### What you will do
Locate the line that contains "What precise distance". Print it and each following line through the end of the listing, verbatim, and nothing more.

### Data extract
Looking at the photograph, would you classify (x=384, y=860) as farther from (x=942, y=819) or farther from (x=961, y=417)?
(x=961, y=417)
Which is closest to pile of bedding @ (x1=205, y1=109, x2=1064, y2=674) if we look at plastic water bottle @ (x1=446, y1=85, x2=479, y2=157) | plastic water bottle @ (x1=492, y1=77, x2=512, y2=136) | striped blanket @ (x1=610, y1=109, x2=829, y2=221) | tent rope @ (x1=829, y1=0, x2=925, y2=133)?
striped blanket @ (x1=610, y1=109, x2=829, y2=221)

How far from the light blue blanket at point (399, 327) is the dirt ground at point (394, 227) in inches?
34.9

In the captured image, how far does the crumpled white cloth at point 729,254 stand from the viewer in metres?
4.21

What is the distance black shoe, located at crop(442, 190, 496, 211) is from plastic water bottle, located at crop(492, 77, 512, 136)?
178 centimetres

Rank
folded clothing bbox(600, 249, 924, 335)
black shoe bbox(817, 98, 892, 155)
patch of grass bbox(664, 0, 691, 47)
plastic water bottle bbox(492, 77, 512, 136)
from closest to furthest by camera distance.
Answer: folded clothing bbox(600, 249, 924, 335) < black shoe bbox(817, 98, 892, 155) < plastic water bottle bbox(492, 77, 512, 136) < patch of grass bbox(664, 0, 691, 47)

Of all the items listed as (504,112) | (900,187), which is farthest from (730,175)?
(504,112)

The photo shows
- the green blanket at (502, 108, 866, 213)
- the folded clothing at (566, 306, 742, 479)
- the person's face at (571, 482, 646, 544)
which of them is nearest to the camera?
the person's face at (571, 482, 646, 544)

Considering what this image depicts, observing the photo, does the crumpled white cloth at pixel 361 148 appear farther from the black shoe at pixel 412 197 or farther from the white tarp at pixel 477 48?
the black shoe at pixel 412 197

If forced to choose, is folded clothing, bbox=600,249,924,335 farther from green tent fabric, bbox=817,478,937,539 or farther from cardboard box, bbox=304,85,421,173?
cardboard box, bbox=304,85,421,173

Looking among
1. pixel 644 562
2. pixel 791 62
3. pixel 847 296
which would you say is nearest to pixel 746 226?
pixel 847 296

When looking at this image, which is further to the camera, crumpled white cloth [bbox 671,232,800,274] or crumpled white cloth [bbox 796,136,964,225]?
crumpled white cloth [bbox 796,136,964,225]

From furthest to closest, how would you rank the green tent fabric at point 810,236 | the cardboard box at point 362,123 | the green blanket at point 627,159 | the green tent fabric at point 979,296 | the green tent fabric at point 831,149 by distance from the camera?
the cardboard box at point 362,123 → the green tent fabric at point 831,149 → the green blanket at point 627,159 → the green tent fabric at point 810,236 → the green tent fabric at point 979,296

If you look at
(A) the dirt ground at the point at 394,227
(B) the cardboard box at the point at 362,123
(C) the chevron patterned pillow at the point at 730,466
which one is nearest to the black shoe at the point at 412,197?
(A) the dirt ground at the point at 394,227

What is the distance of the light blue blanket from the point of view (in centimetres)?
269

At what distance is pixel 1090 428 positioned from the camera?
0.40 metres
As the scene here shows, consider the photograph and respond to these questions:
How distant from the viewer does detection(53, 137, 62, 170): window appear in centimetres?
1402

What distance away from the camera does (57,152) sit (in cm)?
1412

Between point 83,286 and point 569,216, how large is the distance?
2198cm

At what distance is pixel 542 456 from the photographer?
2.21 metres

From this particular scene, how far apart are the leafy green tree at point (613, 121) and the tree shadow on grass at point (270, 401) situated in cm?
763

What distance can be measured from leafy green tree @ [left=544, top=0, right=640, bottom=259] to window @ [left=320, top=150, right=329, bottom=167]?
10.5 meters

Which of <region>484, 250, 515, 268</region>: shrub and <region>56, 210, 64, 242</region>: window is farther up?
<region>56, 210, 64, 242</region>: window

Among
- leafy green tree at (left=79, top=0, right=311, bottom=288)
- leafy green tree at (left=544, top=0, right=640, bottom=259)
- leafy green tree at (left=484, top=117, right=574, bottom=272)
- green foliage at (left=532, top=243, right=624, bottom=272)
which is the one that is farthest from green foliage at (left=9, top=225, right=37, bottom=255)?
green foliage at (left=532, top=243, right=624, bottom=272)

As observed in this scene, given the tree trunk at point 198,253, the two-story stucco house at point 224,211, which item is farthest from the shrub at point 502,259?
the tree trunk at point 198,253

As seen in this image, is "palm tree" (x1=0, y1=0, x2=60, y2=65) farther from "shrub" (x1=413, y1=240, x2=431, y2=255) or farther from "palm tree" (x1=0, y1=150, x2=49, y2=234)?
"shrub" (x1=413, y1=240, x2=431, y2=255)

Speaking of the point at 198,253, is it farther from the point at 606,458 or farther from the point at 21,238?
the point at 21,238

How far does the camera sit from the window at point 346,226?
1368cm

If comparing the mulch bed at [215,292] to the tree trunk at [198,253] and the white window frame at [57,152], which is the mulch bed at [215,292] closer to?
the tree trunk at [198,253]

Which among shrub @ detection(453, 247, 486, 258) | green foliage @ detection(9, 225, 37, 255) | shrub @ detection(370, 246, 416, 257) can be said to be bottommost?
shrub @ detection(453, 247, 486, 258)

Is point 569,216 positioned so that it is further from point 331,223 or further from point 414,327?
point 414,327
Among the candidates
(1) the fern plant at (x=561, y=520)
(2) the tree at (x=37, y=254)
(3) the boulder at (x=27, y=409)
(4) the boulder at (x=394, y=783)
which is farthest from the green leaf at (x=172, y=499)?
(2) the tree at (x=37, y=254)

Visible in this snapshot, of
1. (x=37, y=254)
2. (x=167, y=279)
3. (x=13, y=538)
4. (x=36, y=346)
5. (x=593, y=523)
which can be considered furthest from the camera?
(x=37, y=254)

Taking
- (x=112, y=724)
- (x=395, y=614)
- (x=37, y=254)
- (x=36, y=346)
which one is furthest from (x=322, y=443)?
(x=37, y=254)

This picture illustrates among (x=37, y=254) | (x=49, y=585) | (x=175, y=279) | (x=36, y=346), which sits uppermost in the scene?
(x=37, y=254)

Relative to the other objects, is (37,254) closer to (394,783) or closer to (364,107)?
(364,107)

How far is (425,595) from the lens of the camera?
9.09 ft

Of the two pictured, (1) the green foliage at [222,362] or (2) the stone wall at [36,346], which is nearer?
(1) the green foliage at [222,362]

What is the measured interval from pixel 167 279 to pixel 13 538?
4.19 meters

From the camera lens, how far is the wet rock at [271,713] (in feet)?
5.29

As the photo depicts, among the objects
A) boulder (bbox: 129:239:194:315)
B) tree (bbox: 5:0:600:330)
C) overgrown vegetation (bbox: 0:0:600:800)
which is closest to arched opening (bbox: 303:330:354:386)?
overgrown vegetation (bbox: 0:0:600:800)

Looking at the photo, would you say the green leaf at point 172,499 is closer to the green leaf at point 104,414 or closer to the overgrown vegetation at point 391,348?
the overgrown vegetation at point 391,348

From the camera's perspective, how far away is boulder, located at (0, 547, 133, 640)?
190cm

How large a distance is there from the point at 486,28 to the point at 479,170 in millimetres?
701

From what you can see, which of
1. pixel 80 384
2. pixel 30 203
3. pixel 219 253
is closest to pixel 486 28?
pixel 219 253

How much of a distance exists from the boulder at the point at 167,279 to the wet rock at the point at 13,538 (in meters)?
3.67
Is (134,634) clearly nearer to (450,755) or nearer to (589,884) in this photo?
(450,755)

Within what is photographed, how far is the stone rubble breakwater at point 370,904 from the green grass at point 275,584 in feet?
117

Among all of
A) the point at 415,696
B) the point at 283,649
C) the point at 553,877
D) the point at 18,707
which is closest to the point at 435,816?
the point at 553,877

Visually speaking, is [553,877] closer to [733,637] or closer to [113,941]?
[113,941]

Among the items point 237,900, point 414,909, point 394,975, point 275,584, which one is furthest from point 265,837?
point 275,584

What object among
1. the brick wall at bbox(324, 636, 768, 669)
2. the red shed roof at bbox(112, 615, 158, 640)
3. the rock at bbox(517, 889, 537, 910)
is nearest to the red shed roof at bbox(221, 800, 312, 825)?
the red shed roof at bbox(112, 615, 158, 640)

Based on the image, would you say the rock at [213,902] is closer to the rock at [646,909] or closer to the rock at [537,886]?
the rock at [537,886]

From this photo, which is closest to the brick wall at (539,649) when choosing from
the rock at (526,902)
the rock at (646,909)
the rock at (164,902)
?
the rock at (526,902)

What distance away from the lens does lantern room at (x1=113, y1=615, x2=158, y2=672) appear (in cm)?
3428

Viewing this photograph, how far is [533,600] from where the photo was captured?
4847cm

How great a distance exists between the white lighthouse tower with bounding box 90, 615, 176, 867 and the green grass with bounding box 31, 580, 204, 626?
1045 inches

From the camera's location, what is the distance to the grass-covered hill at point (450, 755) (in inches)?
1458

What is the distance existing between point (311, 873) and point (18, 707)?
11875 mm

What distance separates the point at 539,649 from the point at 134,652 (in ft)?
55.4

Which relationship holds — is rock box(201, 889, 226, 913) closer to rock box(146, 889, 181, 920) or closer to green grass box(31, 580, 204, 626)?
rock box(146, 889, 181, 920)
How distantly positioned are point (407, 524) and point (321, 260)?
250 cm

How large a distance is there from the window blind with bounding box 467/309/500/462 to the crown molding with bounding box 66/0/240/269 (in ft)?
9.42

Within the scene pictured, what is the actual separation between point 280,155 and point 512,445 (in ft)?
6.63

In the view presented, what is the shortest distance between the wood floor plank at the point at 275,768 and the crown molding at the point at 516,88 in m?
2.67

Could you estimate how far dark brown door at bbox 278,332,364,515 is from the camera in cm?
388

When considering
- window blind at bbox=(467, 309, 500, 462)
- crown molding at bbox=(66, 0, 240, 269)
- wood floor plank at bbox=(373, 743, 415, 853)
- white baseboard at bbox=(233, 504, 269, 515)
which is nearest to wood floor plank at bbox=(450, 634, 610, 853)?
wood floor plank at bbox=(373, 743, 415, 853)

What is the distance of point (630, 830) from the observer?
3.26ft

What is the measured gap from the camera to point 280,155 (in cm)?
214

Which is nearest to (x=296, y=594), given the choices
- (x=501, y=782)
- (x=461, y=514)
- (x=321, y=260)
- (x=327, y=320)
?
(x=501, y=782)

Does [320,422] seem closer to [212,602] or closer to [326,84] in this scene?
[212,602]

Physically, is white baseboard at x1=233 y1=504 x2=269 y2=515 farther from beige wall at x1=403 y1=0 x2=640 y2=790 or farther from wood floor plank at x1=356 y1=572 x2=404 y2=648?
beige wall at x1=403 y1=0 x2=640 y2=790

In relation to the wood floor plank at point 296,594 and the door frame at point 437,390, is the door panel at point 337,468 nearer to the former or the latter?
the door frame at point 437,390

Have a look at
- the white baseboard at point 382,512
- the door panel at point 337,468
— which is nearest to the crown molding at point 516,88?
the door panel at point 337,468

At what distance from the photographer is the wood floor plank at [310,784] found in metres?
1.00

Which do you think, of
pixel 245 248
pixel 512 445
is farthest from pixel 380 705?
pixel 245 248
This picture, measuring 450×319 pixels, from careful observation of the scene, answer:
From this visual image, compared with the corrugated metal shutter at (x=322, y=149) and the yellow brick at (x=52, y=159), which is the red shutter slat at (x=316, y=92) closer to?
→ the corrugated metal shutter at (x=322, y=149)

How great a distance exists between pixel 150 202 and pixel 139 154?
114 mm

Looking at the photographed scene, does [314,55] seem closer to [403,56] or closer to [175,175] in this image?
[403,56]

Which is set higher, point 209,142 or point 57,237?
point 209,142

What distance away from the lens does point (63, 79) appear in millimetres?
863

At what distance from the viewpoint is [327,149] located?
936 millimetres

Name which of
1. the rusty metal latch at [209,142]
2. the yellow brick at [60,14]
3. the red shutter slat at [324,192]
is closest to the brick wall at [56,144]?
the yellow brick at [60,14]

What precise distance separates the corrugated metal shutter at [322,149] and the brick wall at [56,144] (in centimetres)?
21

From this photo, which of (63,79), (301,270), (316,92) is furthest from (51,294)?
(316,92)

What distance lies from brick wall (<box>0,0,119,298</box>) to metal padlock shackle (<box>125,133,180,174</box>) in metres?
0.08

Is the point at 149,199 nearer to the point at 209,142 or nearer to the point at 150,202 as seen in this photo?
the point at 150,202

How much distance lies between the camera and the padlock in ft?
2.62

### Complete output
What precise distance separates the corrugated metal shutter at [322,149] and the brick wall at [56,144] (in centimetres)?
21

From this photo, which of (63,79), (301,270), (316,92) is furthest from (51,294)?
(316,92)

What distance lies from brick wall (<box>0,0,119,298</box>) to metal padlock shackle (<box>125,133,180,174</box>) in metres?
0.08

Is the point at 149,199 nearer to the point at 209,142 or nearer to the point at 150,202 as seen in this photo?
the point at 150,202

How much distance lies between the camera and the padlock in ft?
2.62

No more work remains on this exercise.